Wood praised the proposal and communication of England team director Ashley Giles
But Wood insists the players, who would be tested daily for the virus under the plan, have not been put under any pressure by the governing body.
‘The communication has been really good actually,’ said Wood.
‘I can’t speak for everybody, but I don’t feel under any pressure. We’re all willing to get going as long as it’s safe. I know everybody’s desperate to play but the bigger picture is still what’s going on with key workers on the frontline.
‘At the moment there’s bigger things out there.’

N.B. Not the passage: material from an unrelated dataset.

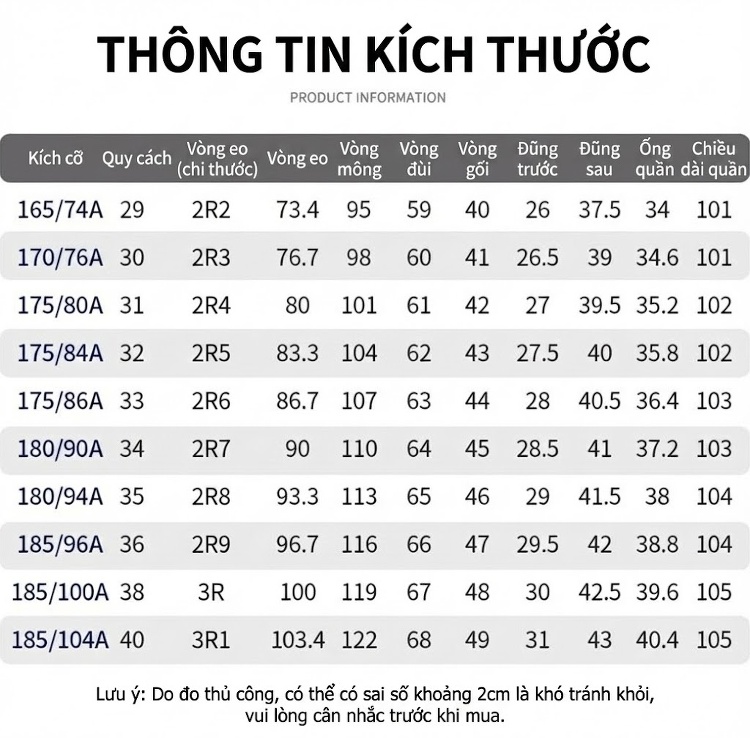 Quần Âu Nam Dáng Slimfit Vải Co Giãn Chống Nhăn Màu Đen, Xám, Xanh Navy chi tiết 12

Wood, a new father, likened the situation to England’s tour of Bangladesh three years ago when they travelled in the wake of terrorist attacks in Dhaka on the advice of highly regarded adviser Reg Dickason. Now the players place similar trust in Peirce.
‘I feel like we’ve asked questions that needed to be asked about families, when we can start playing again and if there’s an emergency at home can we get back and what’s the protocol,’ added the Durham bowler.
The World Cup winner is keen to return to action, though he is aware of the bigger picture
‘Nick is a good guy who’s been around a long time and he realises the bigger picture. He’s not going to put players and families at risk unnecessarily and we all have trust in him.
‘It’s similar to travelling to Bangladesh, and Sri Lanka this year. You get advice off the head of security and now we’re getting advice off the doctor and we are putting our faith in him.
‘We’ve asked good questions in the meetings we’ve had so far and we’re getting good answers.’